在浏览器中编辑*现有* PDF [英] Edit *existing* PDF in a browser

查看:131
本文介绍了在浏览器中编辑*现有* PDF的处理方法,对大家解决问题具有一定的参考价值,需要的朋友们下面随着小编来一起学习吧!

问题描述

我有一个Web应用程序,当前从服务器获取PDF的base64表示。我可以使用Mozilla的pdf.js在< canvas> 上显示,并通过下拉列表切换页面。

I have a web application that is currently getting a base64 representation of a PDF from the server. I'm able to use Mozilla's pdf.js to display this on a <canvas> and toggle through the pages with a dropdown.

根据我能找到的所有内容和 Can Mozilla的pdf .js修改PDF?,无法用pdf.js编辑PDF。

According to everything I've been able to find and Can Mozilla's pdf.js modify PDFs?, it's not possible to edit the PDF with pdf.js.

我发现 jsPDF ,虽然我可以拿画布并执行 .toDataURL()它为每个页面并使用它构建一个新的PDF文档,但有两个问题:

I've found jsPDF and while I'm able to take the canvas and do a .toDataURL() with it for each page and build a new PDF document with it, but there are two issues:


  1. 新生成的PDF将只是一个系列每页上的图像,所以原来PDF中的任何文字都只是我完成后的图像。

  2. 我用jsPDF生成一个新的PDF然后发送base64的它回到pdf.js以在画布上显示它。在这些步骤之间发生了一些事情,其中​​页面的图像缩放不正确,因此每次新的PDF更改后,每个页面占据画布的大约3/4。我一直无法保持相同的尺寸/比例。

jsPDF看起来没有办法加载现有的PDF,它只会创建新的PDF。 pdfmake PDFKit 看起来也只是创建新的PDF文件。

jsPDF doesn't look like it has a way to load an existing PDF, it only creates new ones. pdfmake and PDFKit also look like they only create new PDF files.

所以我的问题:

是否有任何内容可以同时查看pdf(来自base64)并对其进行更改?
理想情况下,我会关注画布的更改,然后将该更改绘制到pdf页面上。完成后,将其导出到base64字符串以发送回服务器。
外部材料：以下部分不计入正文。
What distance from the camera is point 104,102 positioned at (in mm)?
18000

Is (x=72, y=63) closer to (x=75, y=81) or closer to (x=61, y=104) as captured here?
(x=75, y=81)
Is there anything that will allow for both viewing a pdf (from base64) and for making changes to it? Ideally I'd watch for changes to the canvas, then draw that change onto the pdf page. When done, export that to a base64 string to send back to the server.

推荐答案

快速回答 - 不,并且不太可能你会发现一个跨浏览器的解决方案。您不太可能找到PDF完美的解决方案。最好考虑让用户编辑HTML并在服务器上生成PDF。

Quick answer - no and it is quite unlikely you will find a cross-browser solution. It is very unlikely that you will find a PDF-perfect solution. Better to think about having the users edit HTML and generate the PDF at the server.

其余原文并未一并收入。